Challenge – too much project demand

Not unless you work for an organisation where there is so much cash that budgets are not an issue.  In most cases, there will be too much project demand compared to the available budget.

Even if there is sufficient budget, there is then the added complication of what I call “doability”.  What this means is, if you are given all the budget you have requested, can you really identify, interview, recruit and activate the required resources?  Can the organisation take the amount of proposed change (you may not be the only person transforming the organisation)?

So if you can pass the “doability” test but you do not have enough budget, then the demand will have to be prioritised.

What is project prioritisation?

Very simply, it is the process of prioritising the different projects using an agreed criteria.  The outcome being a prioritised list of projects that goes from the most important based on criteria to the least important.

Examples of criteria that an organisation can use vary but can include:

  • Mandatory V Discretionary
  • Regulatory V Business
  • Inflight V New
  • New V Enhancements

The list goes on and you can mix and match the options / criteria to suit the needs of your organisation.  However, it is typically the regulatory or mandatory driven projects that will receive priority.  Usually as it will enable an organisation to continue to operate in a given market and will keep the executives out of jail!

Please take a look at the series of articles about Building a Project Book of Work for more information.

Too much demand for Regulatory / Mandatory projects

This is where it gets tough.  What do you do if you have gone through the prioritisation process and all you are left with is the “must do” projects?  They are all regulatory.  Then the organisation has some really tough decisions to make.
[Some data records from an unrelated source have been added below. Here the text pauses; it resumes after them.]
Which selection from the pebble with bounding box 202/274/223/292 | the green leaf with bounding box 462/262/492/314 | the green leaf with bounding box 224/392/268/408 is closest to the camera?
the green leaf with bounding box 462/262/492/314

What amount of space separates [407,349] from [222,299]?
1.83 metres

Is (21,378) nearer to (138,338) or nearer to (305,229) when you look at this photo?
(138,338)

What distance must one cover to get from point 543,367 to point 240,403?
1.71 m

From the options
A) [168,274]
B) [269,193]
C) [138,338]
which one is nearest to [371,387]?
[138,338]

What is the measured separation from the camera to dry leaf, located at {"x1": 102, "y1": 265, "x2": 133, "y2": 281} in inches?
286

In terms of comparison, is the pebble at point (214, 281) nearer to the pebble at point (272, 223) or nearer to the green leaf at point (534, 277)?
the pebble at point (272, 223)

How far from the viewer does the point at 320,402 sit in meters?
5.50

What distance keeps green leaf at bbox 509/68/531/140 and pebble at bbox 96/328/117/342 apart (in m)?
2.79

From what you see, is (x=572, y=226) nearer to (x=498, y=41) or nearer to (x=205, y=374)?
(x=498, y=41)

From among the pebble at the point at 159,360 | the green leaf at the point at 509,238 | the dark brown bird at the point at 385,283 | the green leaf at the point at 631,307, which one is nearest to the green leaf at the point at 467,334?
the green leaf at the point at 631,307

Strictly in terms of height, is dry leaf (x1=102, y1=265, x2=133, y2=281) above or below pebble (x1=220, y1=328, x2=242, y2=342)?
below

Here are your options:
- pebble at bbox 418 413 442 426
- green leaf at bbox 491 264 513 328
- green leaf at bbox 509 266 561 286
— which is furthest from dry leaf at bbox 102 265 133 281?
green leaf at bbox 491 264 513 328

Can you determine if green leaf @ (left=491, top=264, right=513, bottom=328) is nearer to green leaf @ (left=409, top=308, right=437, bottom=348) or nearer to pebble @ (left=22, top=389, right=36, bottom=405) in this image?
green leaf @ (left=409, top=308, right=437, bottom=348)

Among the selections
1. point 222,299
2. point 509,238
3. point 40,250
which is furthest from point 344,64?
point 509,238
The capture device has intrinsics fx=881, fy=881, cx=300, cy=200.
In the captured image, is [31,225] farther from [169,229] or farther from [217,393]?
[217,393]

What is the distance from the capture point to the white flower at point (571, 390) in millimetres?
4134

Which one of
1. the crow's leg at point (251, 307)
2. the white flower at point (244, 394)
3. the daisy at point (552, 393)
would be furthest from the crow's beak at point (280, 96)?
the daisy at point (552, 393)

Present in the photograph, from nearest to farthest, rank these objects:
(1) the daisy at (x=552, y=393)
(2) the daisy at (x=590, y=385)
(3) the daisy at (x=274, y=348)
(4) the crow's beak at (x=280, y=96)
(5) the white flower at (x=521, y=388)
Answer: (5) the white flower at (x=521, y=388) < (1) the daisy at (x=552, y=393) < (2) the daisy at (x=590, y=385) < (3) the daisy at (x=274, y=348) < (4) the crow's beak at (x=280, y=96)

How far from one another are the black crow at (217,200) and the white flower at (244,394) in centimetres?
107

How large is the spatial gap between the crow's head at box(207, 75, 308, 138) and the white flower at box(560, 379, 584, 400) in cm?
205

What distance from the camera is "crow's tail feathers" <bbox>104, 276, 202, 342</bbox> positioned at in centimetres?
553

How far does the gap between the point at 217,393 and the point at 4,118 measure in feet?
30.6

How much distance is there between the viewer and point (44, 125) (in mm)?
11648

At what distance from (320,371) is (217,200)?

The approach to try and address this is to use the approach of forced rankings.  This is where you get every person / area to prioritise all of their regulatory / mandatory projects from most important to least.

Now of course there will be complaints that they are all equally important.  This is why the sponsors need to agree a forced ranking as, even within the list some projects will have a higher impact if they are not done.

The PMO is well placed to set the rules for forced rankings and then ensure that every area complies and plays fairly!

As part of the forced ranking, it is important to capture a clear explanation on what is the impact if the project is not completed in the next time period.  This will help assess the impact of not doing a given project.

WARNING: The PMO should always review, challenge and test the reason as, some sponsors or project managers try to “game” the system and the impact is either not as drastic or only a small part of the proposed project is actually mandatory.  It is important to flush this out as projects that really need to be completed may lose out!

What if they refuse to force rank?

A good question.  The sponsor states all are equally important.  Then ask them to simply list the projects in alphabetical order if there is no way to decide.  It is surprising how many will not do this and provide a forced ranked list.


While a blunt tool, using forced ranking is effective when tough decisions need to be made.  It allows for the proposed projects to be ordered based on drivers in a non-emotive way.